Assignment - Reproduce the passage on the returning soldier effect word for word from "The returning soldier" to "human sex ratio.".

Passage shown -
= = = = =

The returning soldier effect is a phenomenon which suggests that more boys are born during and immediately after wars. This effect is one of the many factors influencing human sex ratio. 

The phenomenon was first noticed in 1883 by Carl Düsing of the University of Jena, who suggested that it was a natural regulation of the status quo. Writing in 1899, an Australian physician, Arthur Davenport, used Düsing's findings to hypothesize that the cause was the difference between the comparative ill-health of the returning troops compared to the good health of their partners. Research published in 1954 by Brian MacMahon and Thomas F. Pugh showed that the sex ratio of white live-births in the United States had shown a marked increase in favor of boys between 1945 and 1947, with a peak in 1946. In 2007, Satoshi Kanazawa published a paper theorizing that the effect was due to "the fact that taller soldiers are more likely to survive battle and that taller parents are more likely to have sons". This was based on his research of British Army records from the First World War, which showed that "surviving soldiers were on average more than one inch (3.33 cm) taller than fallen soldiers". Valerie Grant attributed it to changing hormone levels of women during war, as they tended to "adopt more dominant roles". William H. James writing in 2008 gave an increase in coital rates by returning soldiers as a possible cause. He also noted that a fall in the ratio of male births had been recorded in Iran following the Iran–Iraq War, "explained by psychological stress causing pregnant women disproportionately to abort male fetuses".

= = = = =

Records shown -
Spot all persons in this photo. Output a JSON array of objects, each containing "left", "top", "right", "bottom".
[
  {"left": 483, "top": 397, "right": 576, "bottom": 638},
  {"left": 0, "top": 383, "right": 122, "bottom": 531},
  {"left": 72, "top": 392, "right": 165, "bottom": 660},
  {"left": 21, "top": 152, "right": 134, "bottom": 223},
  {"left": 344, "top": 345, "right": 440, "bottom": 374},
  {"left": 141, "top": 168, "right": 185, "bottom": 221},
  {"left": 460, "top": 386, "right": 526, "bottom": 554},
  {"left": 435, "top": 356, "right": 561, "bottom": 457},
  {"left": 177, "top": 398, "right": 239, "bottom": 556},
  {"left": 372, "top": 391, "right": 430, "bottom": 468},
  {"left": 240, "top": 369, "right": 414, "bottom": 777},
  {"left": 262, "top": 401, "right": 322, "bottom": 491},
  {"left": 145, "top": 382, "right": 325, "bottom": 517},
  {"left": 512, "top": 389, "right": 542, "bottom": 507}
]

= = = = =

Reply to the exercise -
The returning soldier effect is a phenomenon which suggests that more boys are born during and immediately after wars. This effect is one of the many factors influencing human sex ratio.